-------- Data for this exercise
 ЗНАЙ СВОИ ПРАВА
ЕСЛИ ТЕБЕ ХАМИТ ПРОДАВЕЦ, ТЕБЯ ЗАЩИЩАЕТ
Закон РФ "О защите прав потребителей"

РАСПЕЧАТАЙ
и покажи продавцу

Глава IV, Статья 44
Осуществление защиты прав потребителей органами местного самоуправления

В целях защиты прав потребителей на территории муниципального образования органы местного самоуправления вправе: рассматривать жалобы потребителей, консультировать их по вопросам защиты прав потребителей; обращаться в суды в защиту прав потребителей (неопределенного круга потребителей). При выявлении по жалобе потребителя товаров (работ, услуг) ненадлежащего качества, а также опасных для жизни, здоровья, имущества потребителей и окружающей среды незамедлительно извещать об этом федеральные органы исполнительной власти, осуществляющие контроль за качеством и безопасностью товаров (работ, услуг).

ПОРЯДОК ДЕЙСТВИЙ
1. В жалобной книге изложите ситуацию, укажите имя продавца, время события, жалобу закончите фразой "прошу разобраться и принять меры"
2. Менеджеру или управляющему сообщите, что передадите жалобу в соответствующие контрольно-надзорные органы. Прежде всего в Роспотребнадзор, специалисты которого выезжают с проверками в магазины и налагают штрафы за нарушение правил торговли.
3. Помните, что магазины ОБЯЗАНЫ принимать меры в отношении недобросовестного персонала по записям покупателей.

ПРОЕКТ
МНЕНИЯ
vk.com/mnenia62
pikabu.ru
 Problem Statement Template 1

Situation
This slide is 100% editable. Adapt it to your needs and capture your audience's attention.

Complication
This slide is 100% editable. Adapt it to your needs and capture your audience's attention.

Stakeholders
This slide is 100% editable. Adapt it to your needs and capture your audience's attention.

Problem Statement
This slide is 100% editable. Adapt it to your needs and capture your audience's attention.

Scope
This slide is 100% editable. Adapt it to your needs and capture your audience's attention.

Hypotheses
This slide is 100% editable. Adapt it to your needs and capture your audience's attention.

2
----------------
(Task statement) Give again each line of the listing above, keeping every word the same.

(Solution to this task)
 ЗНАЙ СВОИ ПРАВА
ЕСЛИ ТЕБЕ ХАМИТ ПРОДАВЕЦ, ТЕБЯ ЗАЩИЩАЕТ
Закон РФ "О защите прав потребителей"

РАСПЕЧАТАЙ
и покажи продавцу

Глава IV, Статья 44
Осуществление защиты прав потребителей органами местного самоуправления

В целях защиты прав потребителей на территории муниципального образования органы местного самоуправления вправе: рассматривать жалобы потребителей, консультировать их по вопросам защиты прав потребителей; обращаться в суды в защиту прав потребителей (неопределенного круга потребителей). При выявлении по жалобе потребителя товаров (работ, услуг) ненадлежащего качества, а также опасных для жизни, здоровья, имущества потребителей и окружающей среды незамедлительно извещать об этом федеральные органы исполнительной власти, осуществляющие контроль за качеством и безопасностью товаров (работ, услуг).

ПОРЯДОК ДЕЙСТВИЙ
1. В жалобной книге изложите ситуацию, укажите имя продавца, время события, жалобу закончите фразой "прошу разобраться и принять меры"
2. Менеджеру или управляющему сообщите, что передадите жалобу в соответствующие контрольно-надзорные органы. Прежде всего в Роспотребнадзор, специалисты которого выезжают с проверками в магазины и налагают штрафы за нарушение правил торговли.
3. Помните, что магазины ОБЯЗАНЫ принимать меры в отношении недобросовестного персонала по записям покупателей.

ПРОЕКТ
МНЕНИЯ
vk.com/mnenia62
pikabu.ru
 Problem Statement Template 1

Situation
This slide is 100% editable. Adapt it to your needs and capture your audience's attention.

Complication
This slide is 100% editable. Adapt it to your needs and capture your audience's attention.

Stakeholders
This slide is 100% editable. Adapt it to your needs and capture your audience's attention.

Problem Statement
This slide is 100% editable. Adapt it to your needs and capture your audience's attention.

Scope
This slide is 100% editable. Adapt it to your needs and capture your audience's attention.

Hypotheses
This slide is 100% editable. Adapt it to your needs and capture your audience's attention.

2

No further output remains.